Take that, BT - Murdoch plans pan-European Sky deals

BSkyB has confirmed early talks to buy stakes in european sister companies Sky Italia and Sky Deutschland from 21st Century Fox. Is it another Murdoch masterplan?

by Andrew Saunders
Last Updated: 21 Jul 2014

A statement issued by BSkyB this morning said ‘The Company initiated preliminary discussions with 21st Century Fox to evaluate the potential acquisition of its pay-TV assets in Germany and Italy. BSkyB believes at the right value, this combination would have the potential to create a world-class multinational pay TV group.’

Note that ‘World class’ line. If they go through – and there’s a long way to go and a lot of buttons to push before they might – the deals would pave the way for Sky to become a pan-european pay-TV giant with 19m subscribers.

Crucially the deal would promise growth opportunities beyond the UK and the potential to make multinational deals for sports and movie rights. A pretty tempting set up for BSkyB, which no longer has things all its own way here thanks to vigorous competition, especially from BT.

But it’s not just established rivals that any deal is intended to stymie – online subscription players such as Netflix and Lovefilm also want a piece of the pay TV action. A three-country Sky would be in a much stronger position to resist.

Of course, like anything to do with the Murdoch empire, the situation is complicated by the various cross holdings and co-directorships. Here’s a primer: 21st Century Fox, which owns the stakes in question (57% of Sky Deutschland and the whole of Sky Italia) is also the major shareholder in BSkyB (to the tune of 39%). James Murdoch, son of the father and co-COO of 21stCentury Fox, is also a NED of BSkyB and was, in a pre-NoTW scandal life, its CEO.

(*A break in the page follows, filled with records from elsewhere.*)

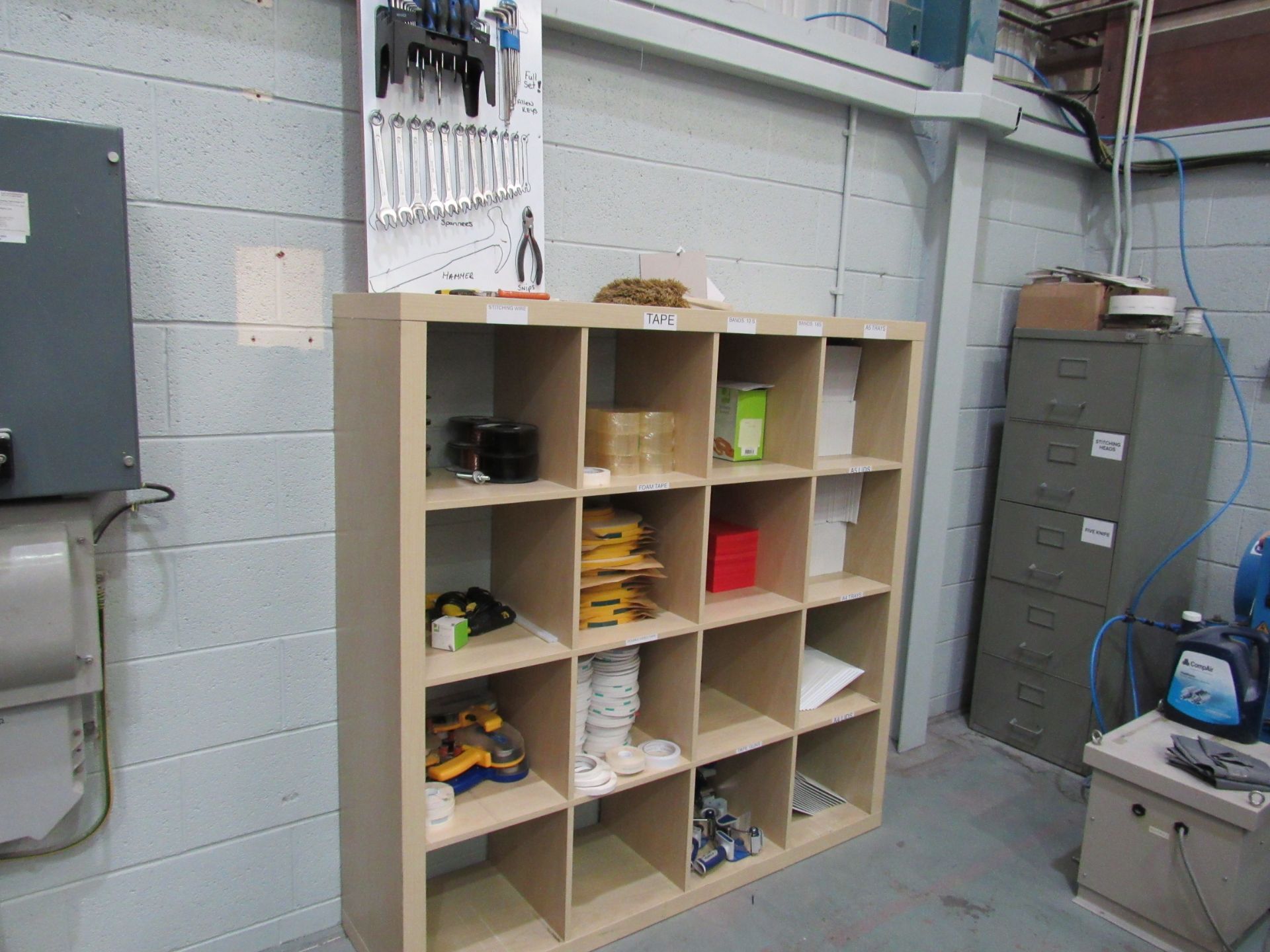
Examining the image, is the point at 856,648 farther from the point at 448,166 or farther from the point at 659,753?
the point at 448,166

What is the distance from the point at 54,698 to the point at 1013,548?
8.69 feet

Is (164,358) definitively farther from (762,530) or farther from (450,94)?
(762,530)

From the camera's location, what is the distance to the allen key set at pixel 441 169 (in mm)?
1654

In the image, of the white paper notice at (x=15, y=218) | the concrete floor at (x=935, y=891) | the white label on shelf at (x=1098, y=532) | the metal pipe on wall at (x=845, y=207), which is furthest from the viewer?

Ok so far? Good, there’s more. Readers with good memories might also recall that even farther back in the day, said James Murdoch made a bid via News International to acquire the 61% of BSkyB it didn’t then own. The bid was withdrawn due to political pressure, and added to the phone hacking scandal shortly afterwards resulted in News International being split up into a newspapers business (still called NI) and a TV and movie business, 21st Century Fox.  

Phew. Now for the finale. That original bid was widely seen as the first step in a move to create a consolidated pan-european Sky TV. So viewed in that context, this latest story looks pretty much like James Murdoch having another bite at the same cherry, but from a different angle.

This way he might sidestep many of the media plurality issues which derailed the original NI bid, and will also put the lion’s share of competition rulings into the hands of the European Commission rather than Ofcom alone – further away from the meddling hands of UK politicians.

Were these purchases to go ahead, the way would be open for Fox to buy the 61% of BSkyB it doesn’t own, thus completing the original masterplan. Clever huh?

Expect a great deal of hem-ing and haw-ing – both over price and regulatory concerns - before anything much actually happens though. This is one major drama which is going to run and run.